From The XML 1.0 to the XML
Infoset: A Useful Abstraction
A useful abstraction is one which simplifies the
details of a problem or its solution by providing a
palatable and consistent logical model. A more
important characteristic of a useful abstraction is
that it allows one to change the details of the
problem or implementation of its solution without
having to change the abstraction. This latter
characteristic is quite beneficial because it often
lends to extending the abstraction to solve
different problems than originally imagined and
gives the underlying implementation
flexibility.
The XML
Infoset is an abstract representation of XML 1.0. It
provides a simplified logical view of XML and
papers over certain details. The infoset describes
all the pertinent information that is contained
within an XML document without getting bogged down
in the differences between characters entered
directly, in CDATA sections or as entities along
with various other syntactic minutae. The infoset
abstraction gives us several things. The first is
that it conclusively states what information within
an XML document is pertinent information. The
second is that it provides a starting point for
mapping non-XML data sources to XML data.
Given the following XML document<foo attr1="value1"
attr2='value2'
>me&you<\foo>
I can tell that the pertinent information is that
I have a document information item with an element
information item that has two attribute information
items and six child character information items.

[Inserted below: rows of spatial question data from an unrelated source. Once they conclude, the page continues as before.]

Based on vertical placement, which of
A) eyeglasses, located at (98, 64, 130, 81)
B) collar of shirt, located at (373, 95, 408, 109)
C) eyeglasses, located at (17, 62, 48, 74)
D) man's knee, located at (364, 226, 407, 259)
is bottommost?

Details like how much space is between attributes,
whether single or double quotes are used for
attributes or the fact that the ampersand had to be
escaped are not significant information. This lack
of focus on the textual nature of XML 1.0 gives one
a launch pad towards creating XML infoset
compatible syntaxes for describing structured
data.
As long as mappings from one syntax to the XML
infoset exist then these alternate serializations
of the infoset can be processed using XML
technologies like
XQuery,
XPath and
XML
Schema. Proposals like
Don Park's SML or the various flavors of
binary
XML only need to worry about being compatible
with the XML infoset to the extent which it defines
conformance and not the XML 1.0 syntax.
From URLs
& URNS to URI: A Step Backward
URLs refer to Uniform Resource Locators described
in
RFC
1738. According to the RFC
URLs are used to `locate' resources, by
providing an abstract identification of the
resource location. Having located a
resource, a system may perform a variety
of operations on the resource, as might be
characterized by such words as `access',
`update', `replace', `find attributes'. In
general, only the `access' method needs to be
specified for any URL scheme
URNs refer to Uniform Resource Names described in
RFC
2141. According to the RFC
Uniform Resource Names (URNs) are intended to
serve as persistent, location-independent,
resource identifiers and are designed to
make it easy to map other namespaces (which share
the properties of URNs) into URN-space.
Reading the above excerpts it seems clear that URLs
and URNs are used in connection with retrieving
resources from a network. URLs tell you where to
fetch the resource while URNs are the name of the
resource from which you can then go find its
location. Basically the difference between URNs and
URLs is the difference between
The White
House and
The White House, 1600 Pennsylvania
Avenue NW, Washington, DC 20500 . At first
glance one can consider both URNs and URLs an
abstraction over IP addresses, DNS and all the
other gunk that goes on when one wants to grab
stuff of the network be they web pages, music files
or images.
However there is a wrinkle which isn't obvious nor
does it matter at the currently described level of
abstraction. The wrinkle is that the term
resource which litters both RFCs isn't
rigorously defined but since we are just talking
about grabing files of a network we can just assume
they refer to files on a network. This is until
URIs enter the picture.
URIs refer to Uniform Resource Identifiers
described in
RFC
2396. According to the RFC
A Uniform Resource Identifier (URI) is a compact
string of characters for identifying an
abstract or physical resource
A resource can be anything that has identity.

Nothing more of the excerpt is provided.